Sonnensegel sollen Schatten spenden. Das liegt auf der Hand. Sie sollen aber auch einen angenehmen Aufenthaltsort schaffen, optisch überzeugen und Wind sowie, je nach Ausführung, auch Regen standhalten. Diese Anforderungen unter einen Hut zu bringen, ist anspruchsvoller als es auf den ersten Blick scheint. Denn je nach Form und Grösse verändern sich nicht nur die Beschattungswirkung, sondern auch die Windbelastung, die Luftzirkulation und das Erscheinungsbild eines Sonnensegels.
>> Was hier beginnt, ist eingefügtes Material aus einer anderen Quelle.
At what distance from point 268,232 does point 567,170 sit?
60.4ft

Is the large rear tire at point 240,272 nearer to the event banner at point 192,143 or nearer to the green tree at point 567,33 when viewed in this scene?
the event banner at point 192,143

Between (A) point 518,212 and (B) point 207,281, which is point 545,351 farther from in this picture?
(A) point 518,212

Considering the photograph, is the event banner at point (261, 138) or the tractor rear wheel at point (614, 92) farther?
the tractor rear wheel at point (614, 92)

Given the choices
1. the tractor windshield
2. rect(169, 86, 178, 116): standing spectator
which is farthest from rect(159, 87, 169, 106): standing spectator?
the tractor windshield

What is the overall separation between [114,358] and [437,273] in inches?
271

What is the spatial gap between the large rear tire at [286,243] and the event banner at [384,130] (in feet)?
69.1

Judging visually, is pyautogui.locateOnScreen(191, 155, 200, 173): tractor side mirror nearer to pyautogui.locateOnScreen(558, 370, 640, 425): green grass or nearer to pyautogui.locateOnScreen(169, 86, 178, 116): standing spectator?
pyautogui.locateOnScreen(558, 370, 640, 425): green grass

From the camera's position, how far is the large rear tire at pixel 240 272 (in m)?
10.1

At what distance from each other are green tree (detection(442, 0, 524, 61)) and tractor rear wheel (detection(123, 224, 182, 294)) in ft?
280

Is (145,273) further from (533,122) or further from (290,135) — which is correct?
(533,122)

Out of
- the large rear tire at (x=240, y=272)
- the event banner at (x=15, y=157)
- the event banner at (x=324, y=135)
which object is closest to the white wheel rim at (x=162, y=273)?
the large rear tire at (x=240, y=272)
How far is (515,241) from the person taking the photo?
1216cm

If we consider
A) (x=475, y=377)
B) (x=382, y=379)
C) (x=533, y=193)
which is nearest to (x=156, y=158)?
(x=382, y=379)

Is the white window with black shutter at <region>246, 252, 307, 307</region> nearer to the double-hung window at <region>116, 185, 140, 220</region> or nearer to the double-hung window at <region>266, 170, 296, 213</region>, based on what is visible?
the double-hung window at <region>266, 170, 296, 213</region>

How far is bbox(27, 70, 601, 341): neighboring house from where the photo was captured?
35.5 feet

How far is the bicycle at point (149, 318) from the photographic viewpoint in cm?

 Sonnensegel: Warum die Form entscheidend ist

Viele Formen – unterschiedliche Schattenwirkung

Wer sich möglichst viel Schatten wünscht, denkt oft an ein einziges grosses, durchgehendes Sonnensegel. Genau hier beginnt jedoch die planerische Herausforderung. Je grösser eine geschlossene Segelfläche wird, desto stärker wirken Windkräfte auf Stoff, Masten und Fundamente. Deshalb können grosse Sonnensegel nicht beliebig vergrössert werden. Häufig sind mehrere kleinere Segelflächen oder bewusst unterteilte Konstruktionen die bessere Lösung, weil sie die Windbelastung reduzieren und die auftretenden Kräfte günstiger verteilen.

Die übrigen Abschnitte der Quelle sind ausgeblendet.